Closed stweil closed 3 months ago
The warnings exist for years now and nobody cared and fixed them. And the current code contains more than 200 @SuppressWarnings
statements. For the three methods I see no need to split them just to avoid a codestyle warning. Therefore I think suppressing these warnings is the best choice. If you think that the functions are too large and that they should be split, I can offer to create an issue for that.
Ideally in my opinion a successfull build should not show any warning or error messages. The current build is far away from this, and this PR is a small step to reduce the number of unnecessary warnings.
@stweil I disagree. IMO, a long method is nearly always difficult to maintain, the three examples in this case are no exception. Refactoring them is always preferable to ignoring the corresponding warnings. As @henning-gerhardt mentioned, just the fact that we already have a lot of suppressed warnings - and many more issues - in the code doesn't justify repeating the same error again and suppressing even more of them.

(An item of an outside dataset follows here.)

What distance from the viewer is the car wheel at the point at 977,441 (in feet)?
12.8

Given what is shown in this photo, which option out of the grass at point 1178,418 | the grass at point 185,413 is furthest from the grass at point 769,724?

If our only goal was to have a clean build without any warnings we could suppress all current code style warnings, or even easier, disable code checks completely. Conversely, opening a new issue for each warning is overkill. These warnings are clearly visible in the build and code checker logs (the reason why you became aware of them in the first place).
I will close this pull request as I do not think it improves the code or software.
I agree with @solth here: suppressing warnings is not a good way even it is already done in the past for other warnings. Suppressing warnings hide them in the IDE but the code did not work better. In my opinion the warnings should stay visible so that everyone can see and may correct them.